Enterprise Energy Resources Ltd.

Enterprise Energy Resources Ltd.

July 08, 2011 18:22 ET

Enterprise Announces Closing of the Acquisition of Approximately 30,840 Net Acres in Williston Basin

VANCOUVER, BRITISH COLUMBIA--(Marketwire - July 8, 2011) -


Enterprise Energy Resources Ltd. (TSX VENTURE:EER) (the "Company") is pleased to announce that it has closed its previously announced transaction (the "Cerda Acquisition") to acquire all of the shares of Cerda Capital Corporation ("Cerda") from EVO Energy Ltd. Contemporaneously, Cerda's wholly owned subsidiary Evolution Oil Group, LLC closed the previously announced acquisition of approximately 30,840 net acres in the Williston Basin, Montana.

The Company also announces that it closed the second tranche of its previously announced non-brokered private placement. The second tranche consisted of the sale of 416,666 units (the "Units") at a price of $0.60 resulting in gross proceeds to the Company of $250,000. Each Unit consists of one common share and one-half of one common share purchase warrant. Each whole warrant entitles the holder to purchase an additional common share at a price of $0.80 for a period of six months from closing and thereafter at a price of $1.00 for an additional six months. Securities issued under the financing will be subject to a four month hold period beginning upon their issuance. The TSX Venture Exchange has conditionally approved the closing of the Financing, subject to filing of the final documents.

"We are pleased to have closed this transaction in what has become a very competitive environment in north-eastern Montana," commented Geoff Carrington, President of Enterprise. "As we continue to assess additional acreage in the Bakken and Three Forks oil window in the immediate area, we are actively working on the location and initial planning of our first well."


Geoff Carrington, President & CEO

This press release does not constitute an offer to purchase securities. The securities to be offered in the offering have not been and will not be registered under the United States Securities Act of 1933, as amended, or any state securities laws and may not be offered or sold in the United States or to, or for the benefit or account of, a U.S. person, except pursuant to an available exemption from such registration requirements.

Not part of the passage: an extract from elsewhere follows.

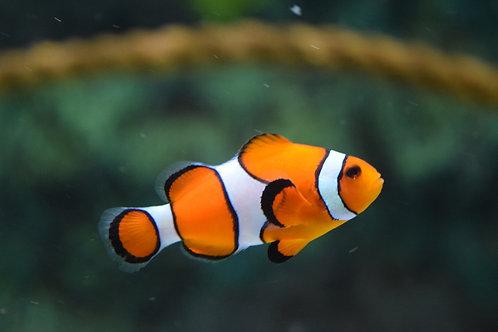 Orange Clown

Cautionary Note Regarding Forward-Looking Statements

Except for the statements of historical fact contained herein, the information presented constitutes "forward-looking statements". Such forward-looking statements, uncertainties and other factors which may cause the actual results, performance or achievements of the Company, to be materially different from any future results, performance or achievements expressed or implied by such forward-looking statements. Although the Company has attempted to identify important factors that could cause actual results to differ materially, there may be other factors that cause results not to be as anticipated, estimated or intended. There can be no assurance that such statements will prove to be accurate, as actual results and future events could differ materially from those anticipated in such statements. Accordingly, readers should not place undue reliance on forward-looking statements.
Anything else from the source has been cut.